INFORMATION: Begin
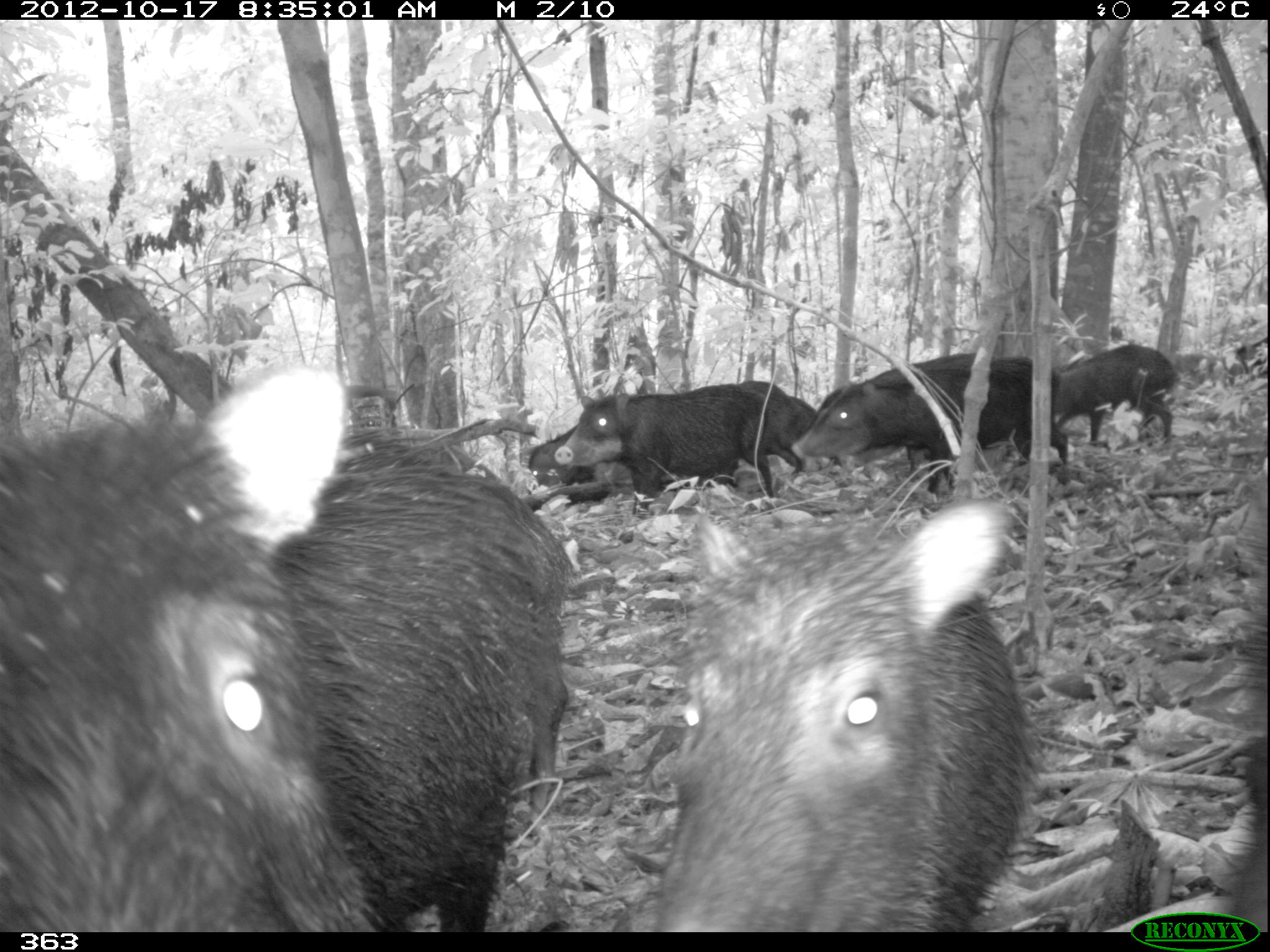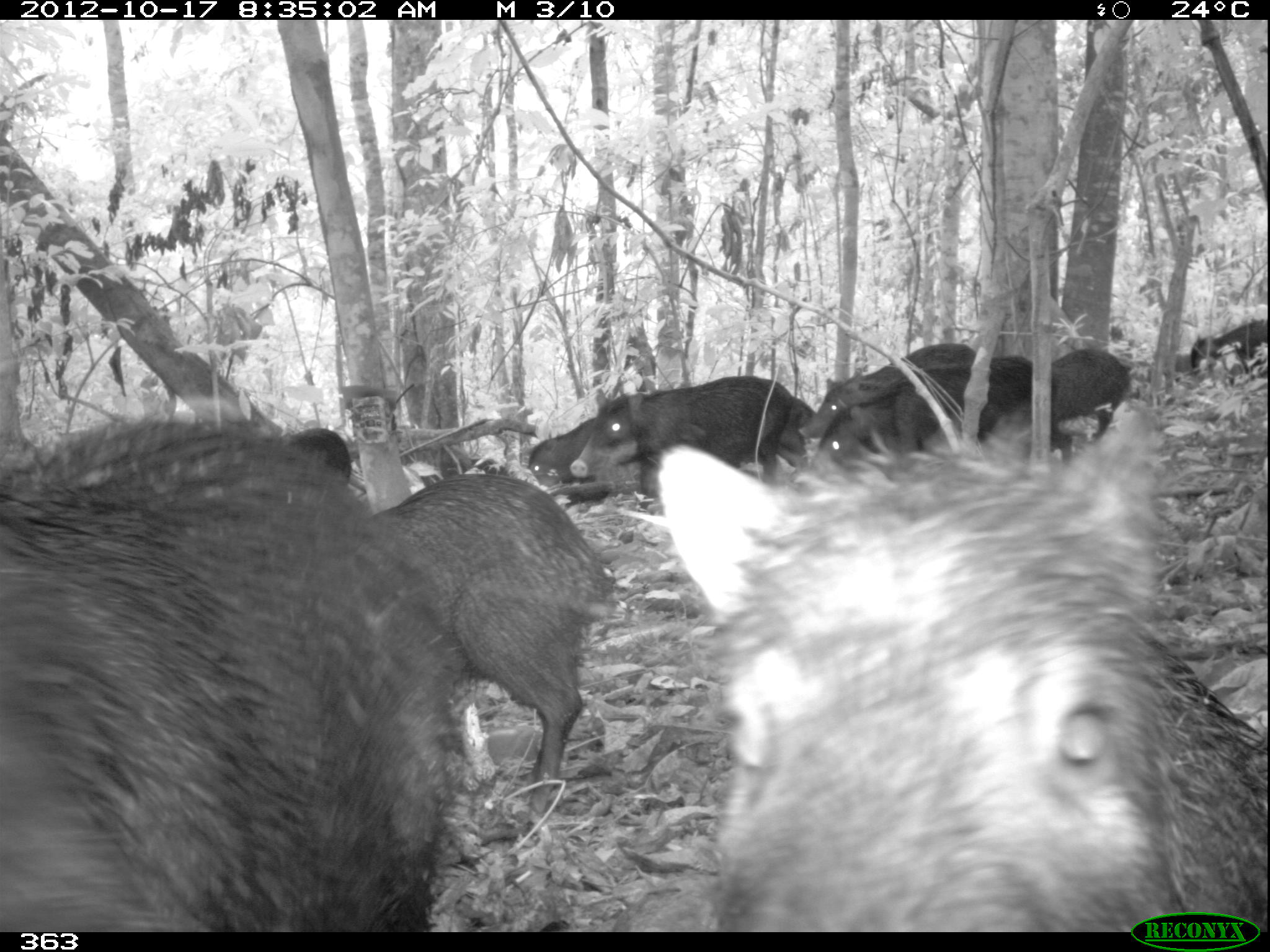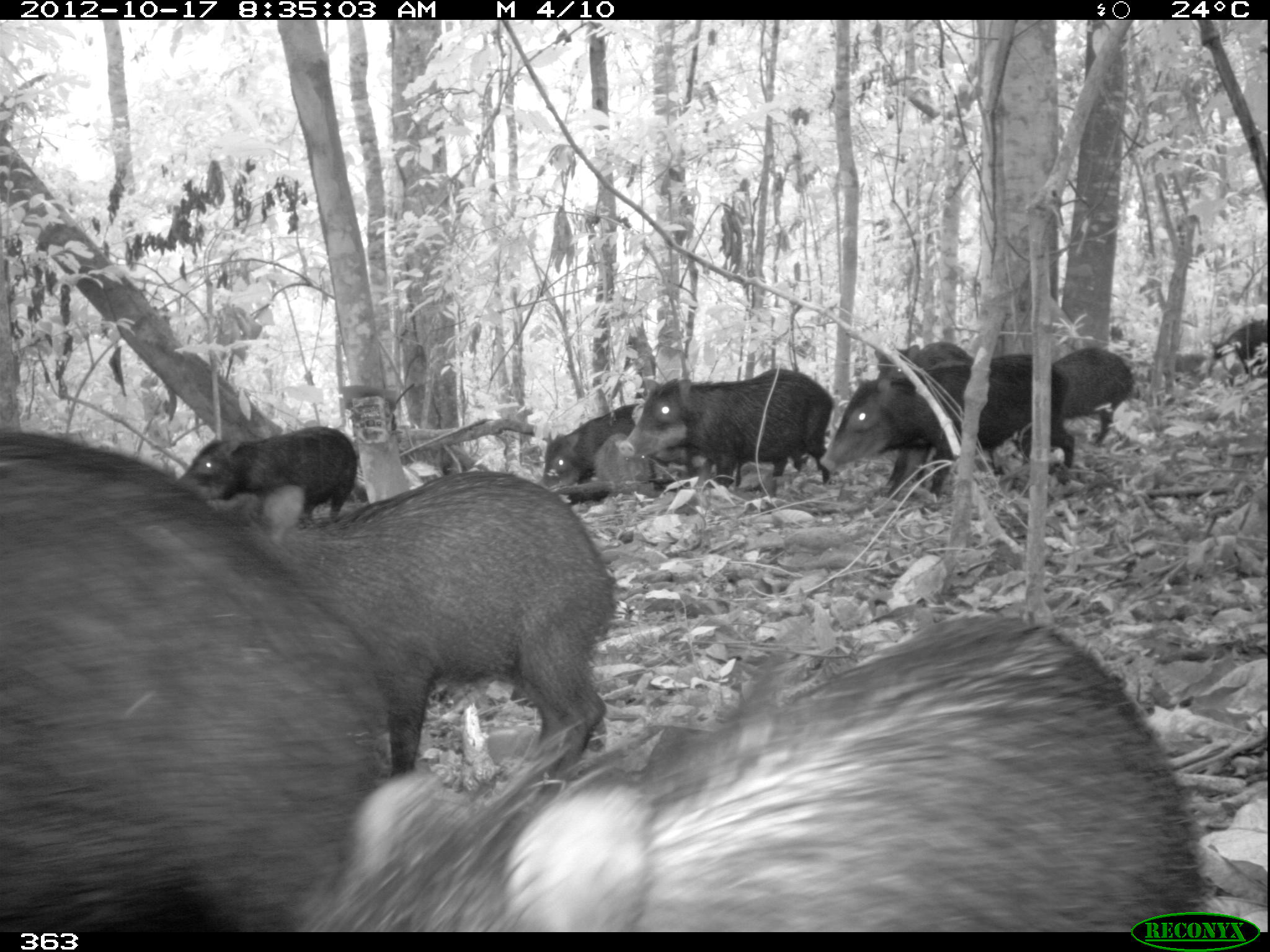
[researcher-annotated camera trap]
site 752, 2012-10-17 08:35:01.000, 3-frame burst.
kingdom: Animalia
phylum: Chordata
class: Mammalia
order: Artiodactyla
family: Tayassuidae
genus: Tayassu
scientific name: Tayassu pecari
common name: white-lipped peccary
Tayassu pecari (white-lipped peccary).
INFORMATION: End
INFORMATION: Begin
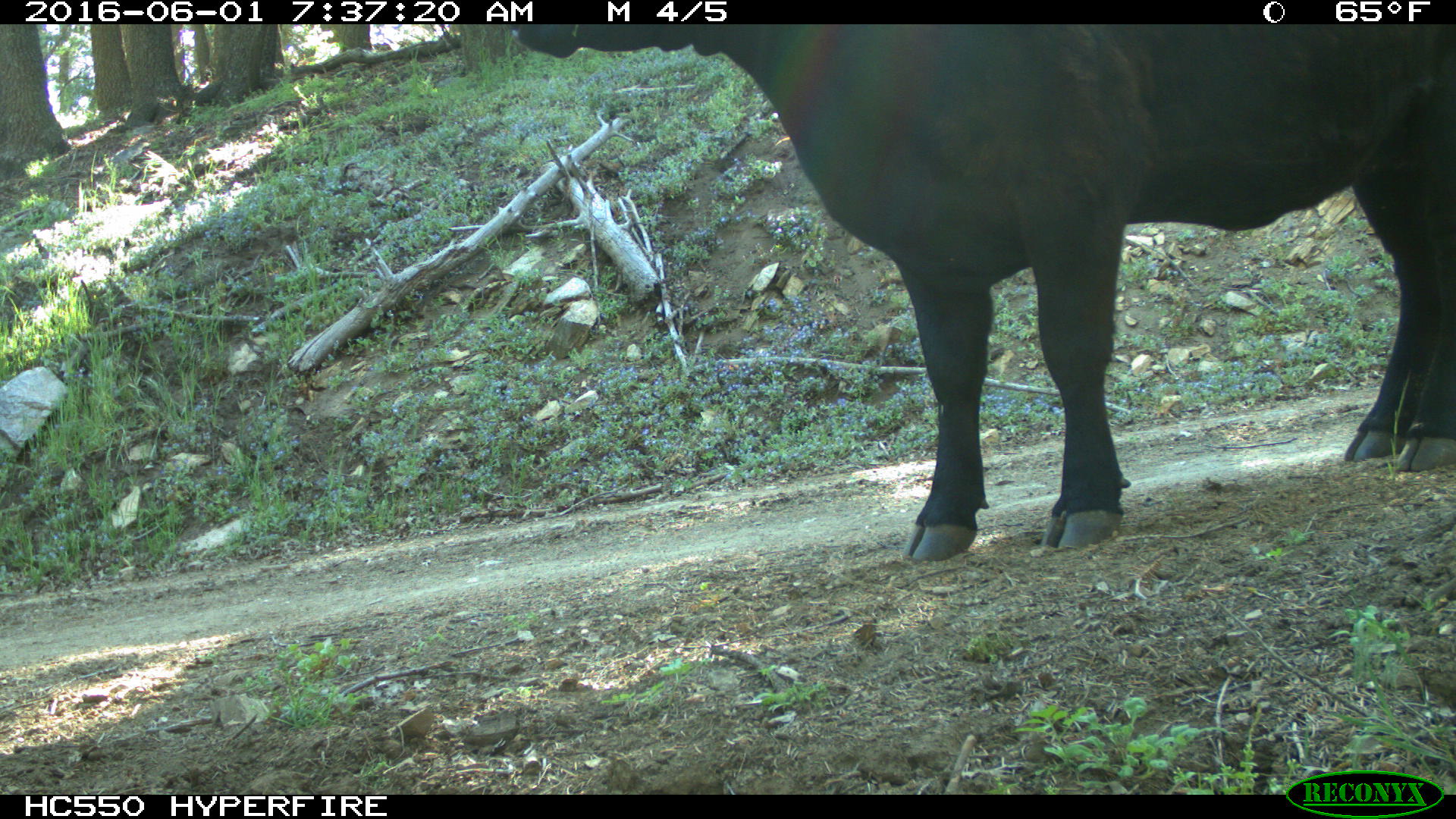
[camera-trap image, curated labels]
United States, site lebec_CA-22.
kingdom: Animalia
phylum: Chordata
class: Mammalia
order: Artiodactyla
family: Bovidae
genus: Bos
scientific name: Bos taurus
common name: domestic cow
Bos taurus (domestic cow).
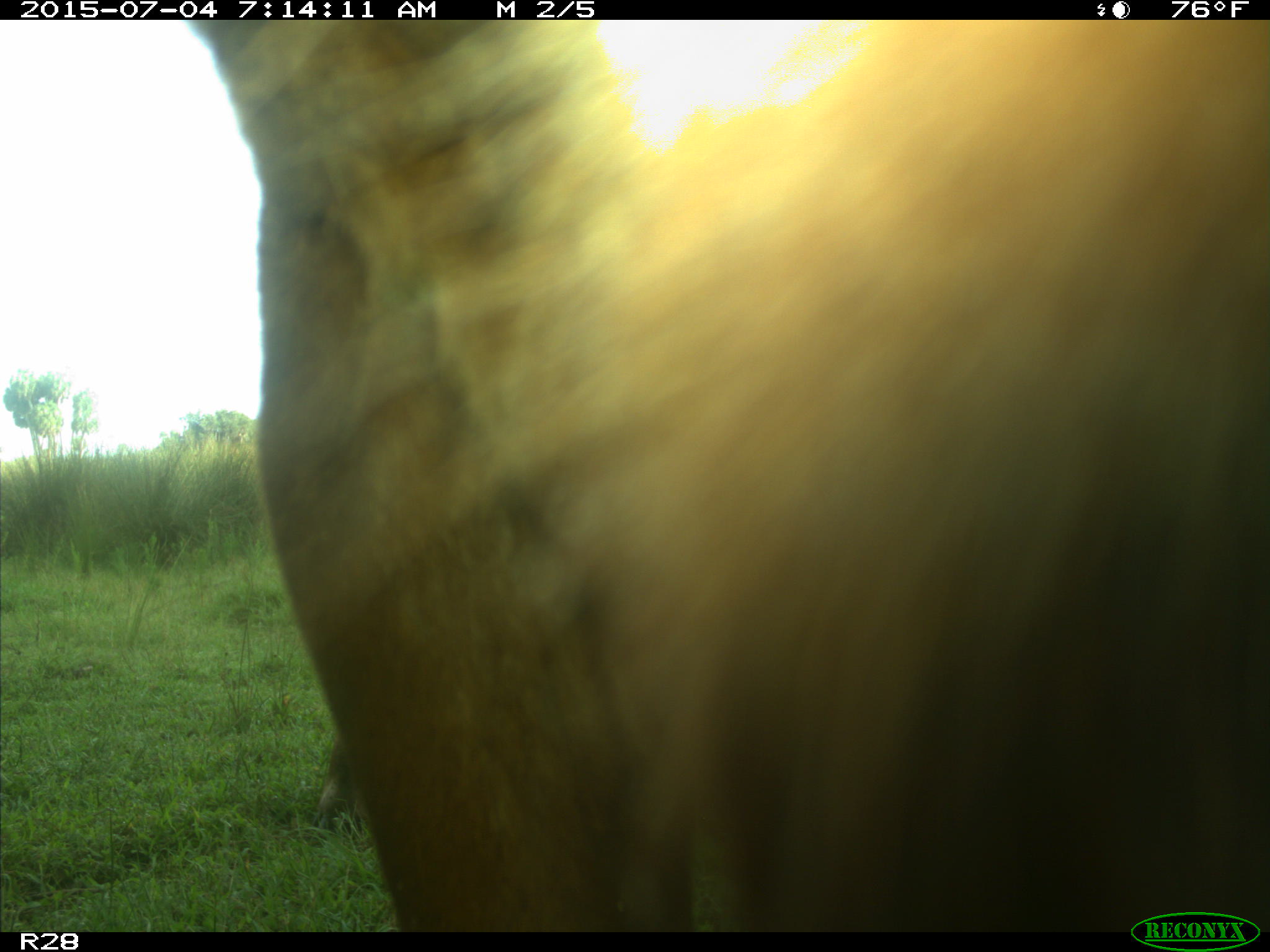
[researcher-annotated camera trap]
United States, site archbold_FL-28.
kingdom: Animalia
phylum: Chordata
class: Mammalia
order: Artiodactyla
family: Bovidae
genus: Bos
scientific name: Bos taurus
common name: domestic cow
INFORMATION: End
**INSTRUCTIONS FOR THE TASK:** Where does the string "site" appear in the records above? Show every line that holds it.

**ANSWER SPACE:**
site 752, 2012-10-17 08:35:01.000, 3-frame burst.
United States, site lebec_CA-22.
United States, site archbold_FL-28.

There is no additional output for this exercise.